Segment Start: Records for this exercise

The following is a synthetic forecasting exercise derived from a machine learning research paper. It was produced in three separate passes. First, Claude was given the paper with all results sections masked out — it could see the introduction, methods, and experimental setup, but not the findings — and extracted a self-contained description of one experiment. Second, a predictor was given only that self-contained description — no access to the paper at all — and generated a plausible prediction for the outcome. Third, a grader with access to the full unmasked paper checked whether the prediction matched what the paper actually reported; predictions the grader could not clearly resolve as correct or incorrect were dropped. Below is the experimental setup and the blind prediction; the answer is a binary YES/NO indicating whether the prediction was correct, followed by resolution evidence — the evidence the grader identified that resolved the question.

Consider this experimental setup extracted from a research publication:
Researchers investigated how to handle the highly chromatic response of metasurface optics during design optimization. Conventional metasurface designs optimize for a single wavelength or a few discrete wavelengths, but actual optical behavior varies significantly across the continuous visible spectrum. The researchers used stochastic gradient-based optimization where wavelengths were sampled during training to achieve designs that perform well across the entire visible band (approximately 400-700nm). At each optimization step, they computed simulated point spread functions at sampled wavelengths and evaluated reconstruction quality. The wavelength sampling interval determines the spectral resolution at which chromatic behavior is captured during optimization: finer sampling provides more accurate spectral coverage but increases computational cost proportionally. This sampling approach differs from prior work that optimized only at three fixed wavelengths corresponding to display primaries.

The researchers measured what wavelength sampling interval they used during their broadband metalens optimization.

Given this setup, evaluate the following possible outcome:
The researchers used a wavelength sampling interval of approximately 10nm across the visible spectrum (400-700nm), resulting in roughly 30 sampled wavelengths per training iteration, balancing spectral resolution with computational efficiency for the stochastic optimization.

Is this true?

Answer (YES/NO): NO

Segment End: Records for this exercise

**Work instruction**
Each line above that has the word "what" must be copied.

**Task answer**
The following is a synthetic forecasting exercise derived from a machine learning research paper. It was produced in three separate passes. First, Claude was given the paper with all results sections masked out — it could see the introduction, methods, and experimental setup, but not the findings — and extracted a self-contained description of one experiment. Second, a predictor was given only that self-contained description — no access to the paper at all — and generated a plausible prediction for the outcome. Third, a grader with access to the full unmasked paper checked whether the prediction matched what the paper actually reported; predictions the grader could not clearly resolve as correct or incorrect were dropped. Below is the experimental setup and the blind prediction; the answer is a binary YES/NO indicating whether the prediction was correct, followed by resolution evidence — the evidence the grader identified that resolved the question.
The researchers measured what wavelength sampling interval they used during their broadband metalens optimization.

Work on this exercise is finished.